### Text
# halloween



## usualsuspect (May 27, 2010)

is it posible to hire costumes in cairo, and if so where ??


----------



## Horus (Sep 17, 2010)

They have plenty of black fabric you might be able to make something like a witch costume, ninja should be easy to make or a ghost just cut some eyes in a sheet, you could also go as a mummy that would be cool bet the locals would be screaming in terror


----------



## hurghadapat (Mar 26, 2010)

usualsuspect said:


> is it posible to hire costumes in cairo, and if so where ??


if you want to go as a belly dancer then no problem...........but why would anyone want to celebrate Halloween in Egypt


----------



## NZCowboy (May 11, 2009)

I'm sure there will be heaps costumes and halloween stuff in the cheap 2le shops next month, as the local importers pick up containers of stuff that didn't sale.


----------



## Sonrisa (Sep 2, 2010)

Off the top of my head, I remember seeing a brouchure of a Costume Rental/Sale Shop, which I think is behind Maadi Centre Mall.

### Extracted entries
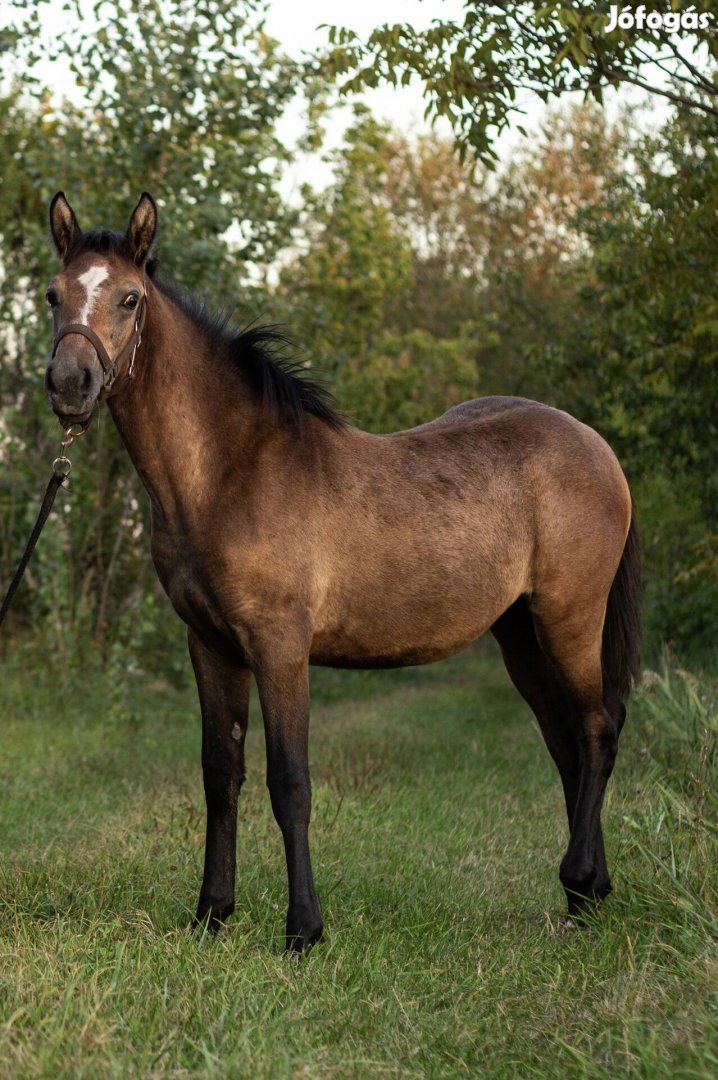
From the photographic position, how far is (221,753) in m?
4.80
==
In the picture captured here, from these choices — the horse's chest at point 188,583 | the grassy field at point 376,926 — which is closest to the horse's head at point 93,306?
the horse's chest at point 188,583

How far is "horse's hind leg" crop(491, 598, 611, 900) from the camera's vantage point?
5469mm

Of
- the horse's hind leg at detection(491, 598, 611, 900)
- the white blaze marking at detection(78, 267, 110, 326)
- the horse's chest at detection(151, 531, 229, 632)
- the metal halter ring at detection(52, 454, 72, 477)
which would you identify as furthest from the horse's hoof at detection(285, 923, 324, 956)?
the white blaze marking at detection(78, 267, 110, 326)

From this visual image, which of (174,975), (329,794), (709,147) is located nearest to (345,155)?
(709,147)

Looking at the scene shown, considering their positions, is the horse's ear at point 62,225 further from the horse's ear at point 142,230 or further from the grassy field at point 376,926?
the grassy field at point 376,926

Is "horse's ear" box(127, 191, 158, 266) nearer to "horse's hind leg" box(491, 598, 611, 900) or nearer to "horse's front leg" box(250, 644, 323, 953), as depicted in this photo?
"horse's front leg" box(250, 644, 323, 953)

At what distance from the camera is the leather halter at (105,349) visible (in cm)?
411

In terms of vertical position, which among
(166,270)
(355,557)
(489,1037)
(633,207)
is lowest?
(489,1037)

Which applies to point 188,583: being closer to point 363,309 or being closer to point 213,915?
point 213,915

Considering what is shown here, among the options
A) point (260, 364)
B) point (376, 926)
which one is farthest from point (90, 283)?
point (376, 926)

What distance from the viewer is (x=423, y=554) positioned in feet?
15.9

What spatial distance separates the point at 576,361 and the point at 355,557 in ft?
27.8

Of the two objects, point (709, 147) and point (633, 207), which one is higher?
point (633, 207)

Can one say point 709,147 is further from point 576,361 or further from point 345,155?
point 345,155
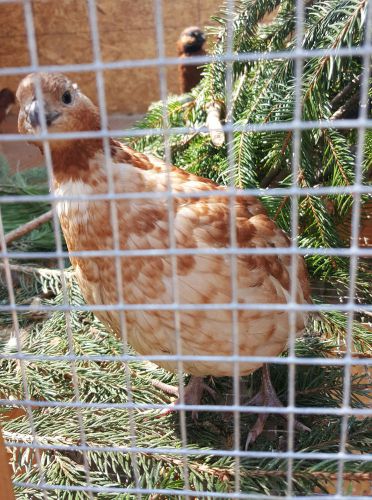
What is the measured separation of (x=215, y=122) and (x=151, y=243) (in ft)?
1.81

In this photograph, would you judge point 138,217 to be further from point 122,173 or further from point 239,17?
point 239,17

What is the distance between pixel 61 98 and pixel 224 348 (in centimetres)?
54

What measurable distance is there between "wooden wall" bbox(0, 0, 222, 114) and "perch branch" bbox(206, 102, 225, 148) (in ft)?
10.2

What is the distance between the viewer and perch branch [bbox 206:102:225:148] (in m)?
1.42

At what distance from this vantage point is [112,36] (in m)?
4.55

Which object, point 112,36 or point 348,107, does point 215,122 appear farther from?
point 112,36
==
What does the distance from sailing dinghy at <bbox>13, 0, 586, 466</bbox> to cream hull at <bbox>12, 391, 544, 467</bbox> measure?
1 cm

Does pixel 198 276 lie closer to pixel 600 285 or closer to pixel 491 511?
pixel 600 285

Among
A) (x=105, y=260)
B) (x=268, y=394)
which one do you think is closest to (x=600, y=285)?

### Work to complete
1) In the thread about Halloween costumes in Cairo, where does Sonrisa believe the costume rental and sale shop is located?
2) Continue the thread about Halloween costumes in Cairo after its last post.
The material is unrelated to the thread about Halloween costumes in Cairo.

### Answers for this exercise
1) Behind Maadi Centre Mall.

2)
If you are looking for a Halloween costume for children, Pony Toys, near Maadi Grand Mall sells pretty costumes for around LE100, no rental thougt 

Or the shop at the CSA, road 21 Maadi. I think they rent and sell costumes too. Worth paying them a visit.


----------



## seawind77 (Oct 2, 2010)

I can suggest you to wear gallabeya.


----------



## Horus (Sep 17, 2010)

Oi Oi I have a galabeya long sleeve and short sleeve in cream and white


----------



## seawind77 (Oct 2, 2010)

I got used to wear it. it is very refreshing  Also have two sets in Turkey, when I go I am wearing it


----------



## MariaMagdy (Oct 23, 2010)

I heard there was a costume shop somewhere in Zamalek.. someone was telling me its in the seqoia area... I am not sure though, we are going on a costume hunt this week, It would be great if you could narrow the search to just one spot!!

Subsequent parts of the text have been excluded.